Megastar projetou um rival para os alemães, mas só produziu cerca de 20 carros

Emme 422T (fotos de divulgação) (4)
Foto de: Motor1 Brasil

A história do Emme é um dos capítulos mais enigmáticos da indústria automobilística brasileira. Concebido como um sedã de luxo com pretensões esportivas, o projeto nasceu cercado de mistérios e promessas — e terminou em um fiasco técnico e empresarial, deixando dúvidas sobre as verdadeiras intenções de seus idealizadores.

O projeto teve início em 1993, quando surgiram as primeiras menções a um “inédito modelo Lotus” que seria fabricado no Brasil. Dois anos depois, a empresa responsável foi oficialmente apresentada: a Megastar Veículos Ltda., sediada em Pindamonhangaba (SP) e vinculada a um certo grupo New Concept AG, de donos suíços e com sede em Liechtenstein — à época, um paraíso fiscal de regras pouco transparentes. O investimento anunciado variava entre US$ 162 milhões e US$ 200 milhões, destinados a duas frentes de produção: de um lado, o supersedã Emme; de outro, o modesto scooter Mirage 50.

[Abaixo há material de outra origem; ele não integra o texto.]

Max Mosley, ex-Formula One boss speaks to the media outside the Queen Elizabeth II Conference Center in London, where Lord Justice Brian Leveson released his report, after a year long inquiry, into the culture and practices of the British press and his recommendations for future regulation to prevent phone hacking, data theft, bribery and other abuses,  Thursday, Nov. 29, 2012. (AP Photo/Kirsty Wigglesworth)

Morador de Pindamonhangaba, Fabrício Samahá, editor do pioneiro site automotivo Best Cars, flagrou diversas vezes o Emme em testes de rodagem na Via Dutra, em 1996 — levando o segredo às capas de revistas (hoje, aliás, Fabrício tem um raríssimo folheto do Emme em sua Autolivraria.com.br). O sedã levava na traseira um emblema da britânica Lotus, seguido de “422T”.

O folheto da fábrica (autolivraria-com-br) (2)

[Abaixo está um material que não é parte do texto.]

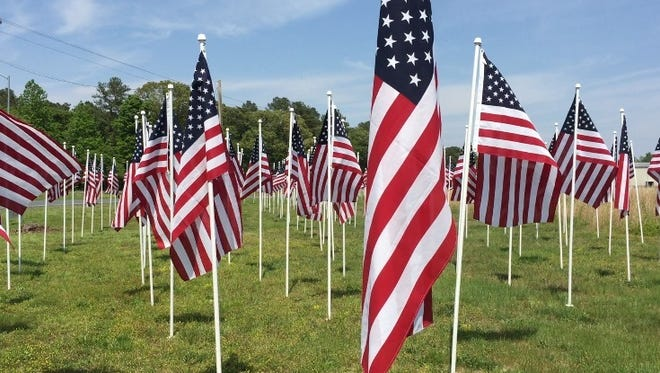 """This May 24, 2016 photo shows a display of about 500 flags at the intersection of Hobbs Road and eastbound Route 50 next to Arthur Perdue Stadium in Salisbury. At 2 p.m., on Monday, May 30, a dedication ceremony gets underway at the intersection and includes the opening of the """"Field of Honor."""""""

O folheto da fábrica (autolivraria-com-br)

Foto de: Motor1 Brasil

O uso do logotipo Lotus no folheto e na traseira do Emme reforçou a confusão sobre possíveis vínculos institucionais. O italiano Romano Artioli, então proprietário da Bugatti Automobili SpA, havia acabado de vender a Lotus Cars para o grupo malaio Proton. Começaram, então, as especulações de que a Proton teria participação na fábrica de Pindamonhangaba — uma possível base de exportação para os países do Mercosul.

Com 4,62 m de comprimento e 2,75 m de entre-eixos, o Emme era pouco menor que um Chevrolet Omega. Suas linhas eram decalcadas nas do carro-conceito Volvo ECC de 1992. Na filosofia do “copia, mas faz diferente”, o sedã nacional tinha frente e traseira modificadas em relação ao original sueco. O conceito ECC, aliás, seria a base para o Volvo S80 lançado em 1998.

O conceito Volvo ECC, de 1992 - a inspiração (3)

O conceito Volvo ECC, de 1992 - a inspiração

Foto de: Motor1 Brasil

A apresentação oficial do Emme Lotus aconteceu em outubro de 1997 no Brasil Motor Show — evento que acontecia em anos ímpares, no Anhembi, concorrendo com o tradicional Salão do Automóvel, realizado nos anos pares. Era um sedã com chassi tubular em aço zincado e carroceria de VeXtrim, um polímero patenteado, leve e muito resistente. Havia partes que eram de fibra de vidro. 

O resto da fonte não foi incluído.